# INSTRUCTIONS TO FOLLOW:
The whole listing, apart from its images, should be restated word for word.

# THE DATA:
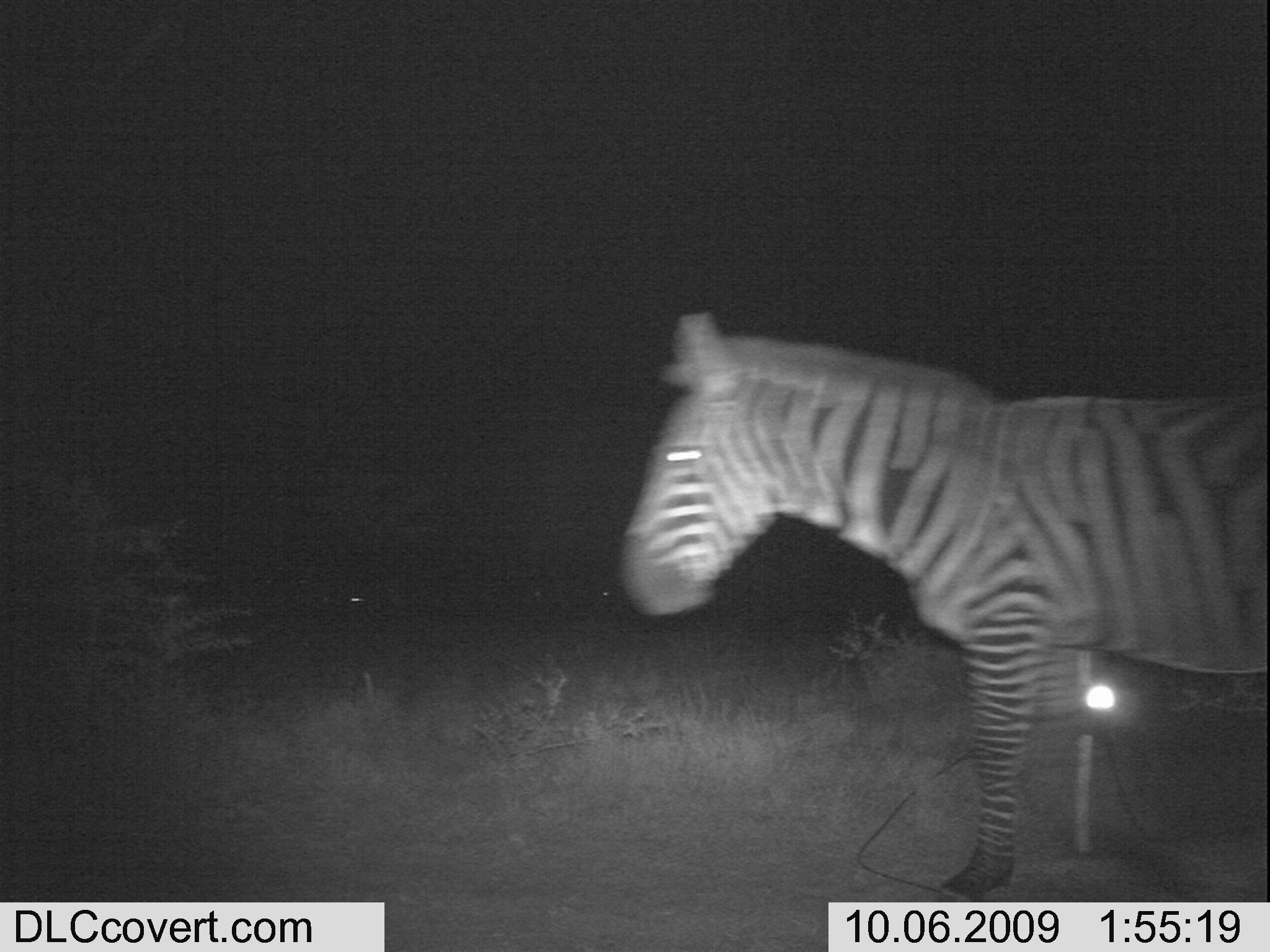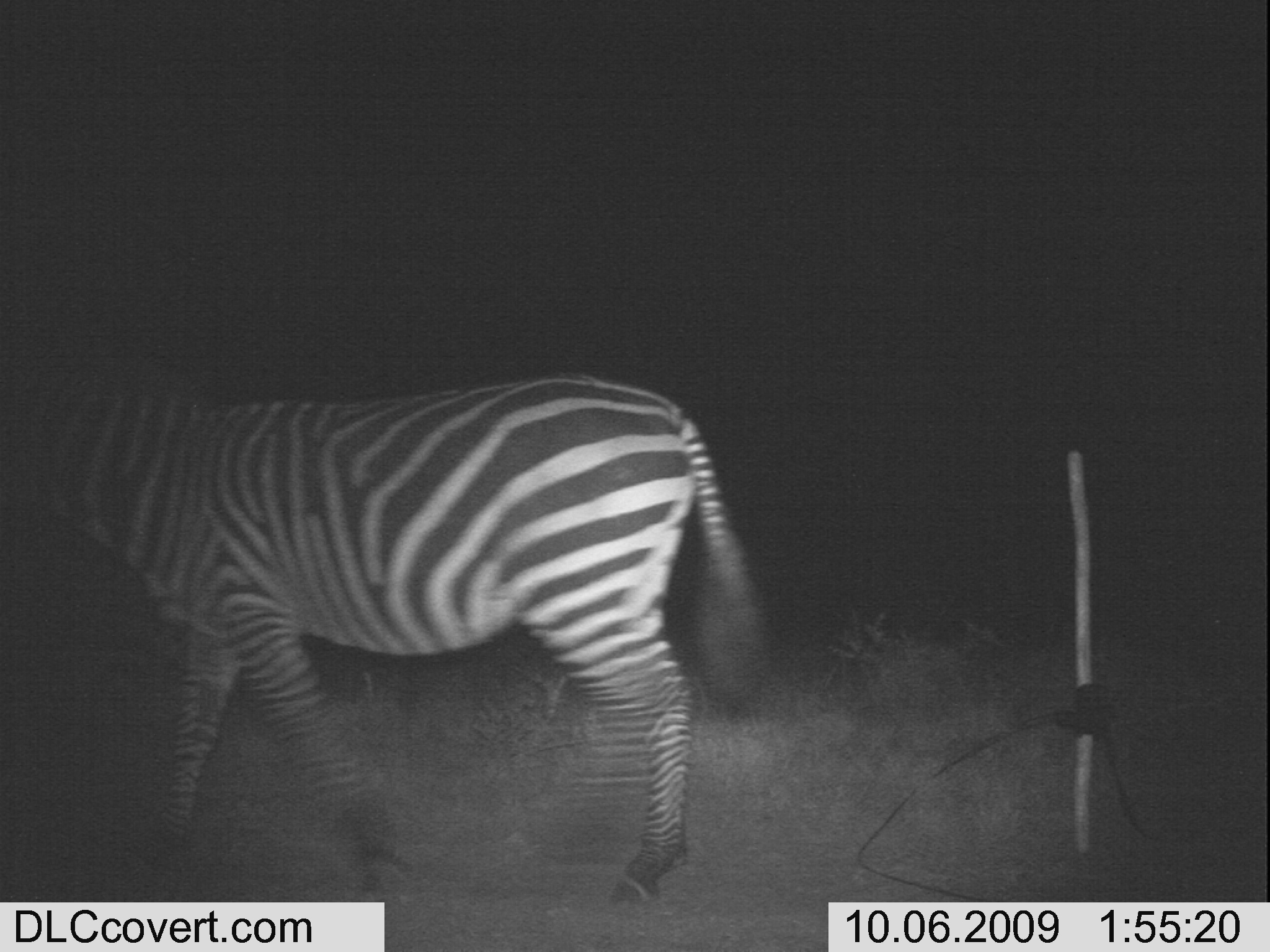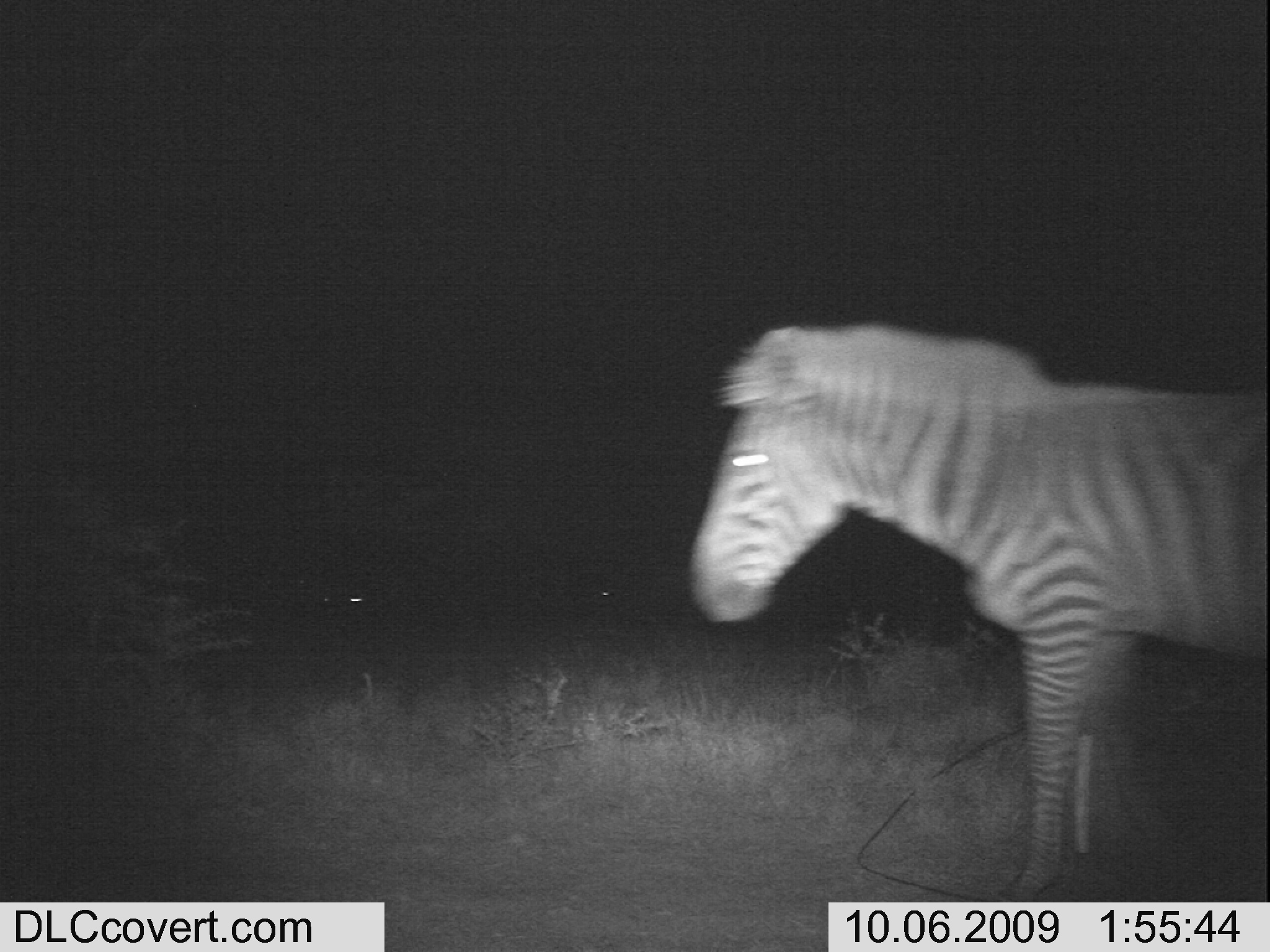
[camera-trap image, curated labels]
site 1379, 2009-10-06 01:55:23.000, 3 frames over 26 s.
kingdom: Animalia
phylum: Chordata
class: Mammalia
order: Perissodactyla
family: Equidae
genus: Equus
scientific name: Equus quagga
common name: plains zebra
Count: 1.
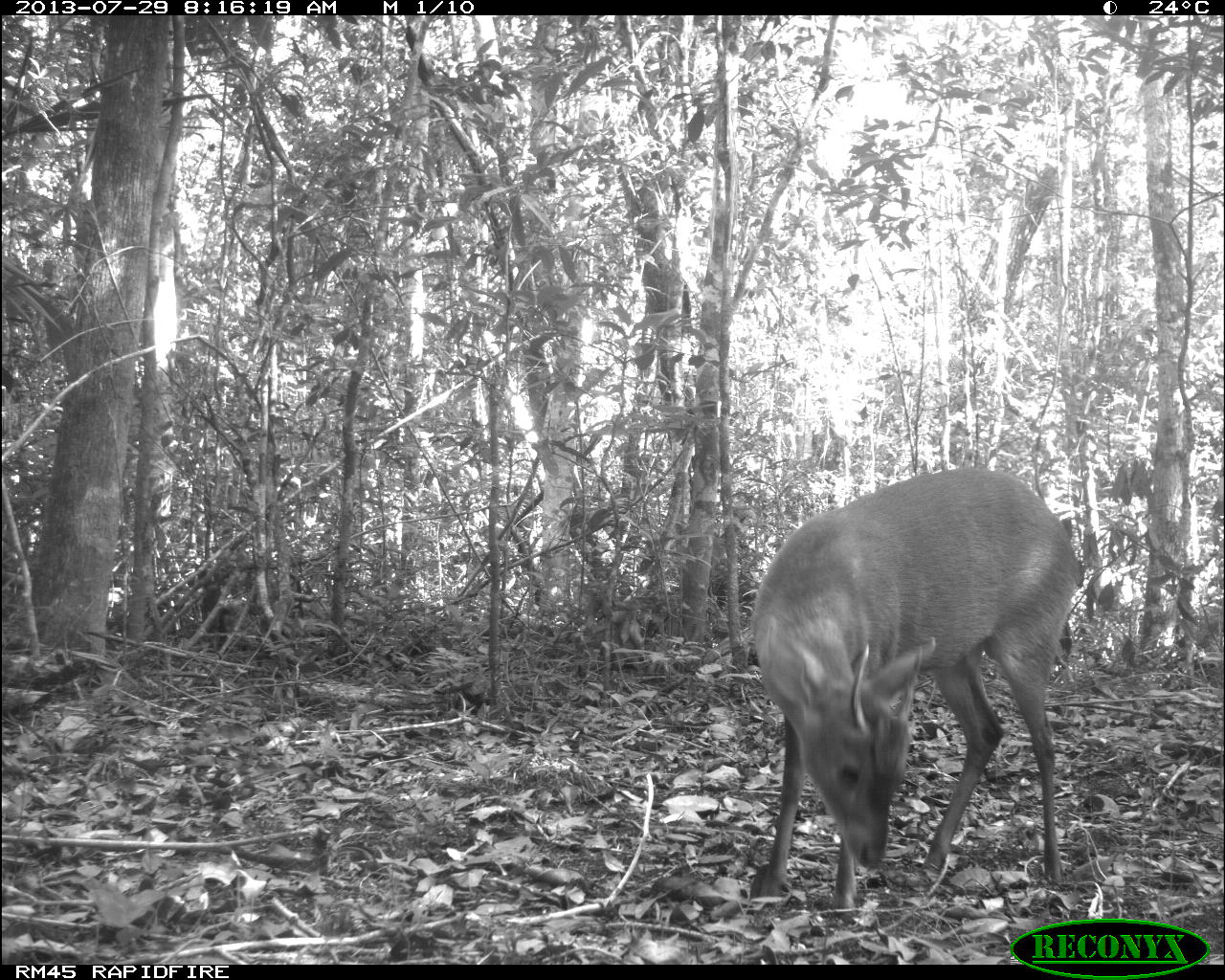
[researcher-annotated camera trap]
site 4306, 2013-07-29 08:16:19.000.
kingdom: Animalia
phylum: Chordata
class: Mammalia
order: Artiodactyla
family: Cervidae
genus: Mazama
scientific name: Mazama temama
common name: central american red brocket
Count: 1.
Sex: male.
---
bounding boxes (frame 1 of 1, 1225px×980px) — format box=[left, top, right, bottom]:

# TASK RESULT:
[camera-trap image, curated labels]
site 1379, 2009-10-06 01:55:23.000, 3 frames over 26 s.
kingdom: Animalia
phylum: Chordata
class: Mammalia
order: Perissodactyla
family: Equidae
genus: Equus
scientific name: Equus quagga
common name: plains zebra
Count: 1.
[researcher-annotated camera trap]
site 4306, 2013-07-29 08:16:19.000.
kingdom: Animalia
phylum: Chordata
class: Mammalia
order: Artiodactyla
family: Cervidae
genus: Mazama
scientific name: Mazama temama
common name: central american red brocket
Count: 1.
Sex: male.
---
bounding boxes (frame 1 of 1, 1225px×980px) — format box=[left, top, right, bottom]:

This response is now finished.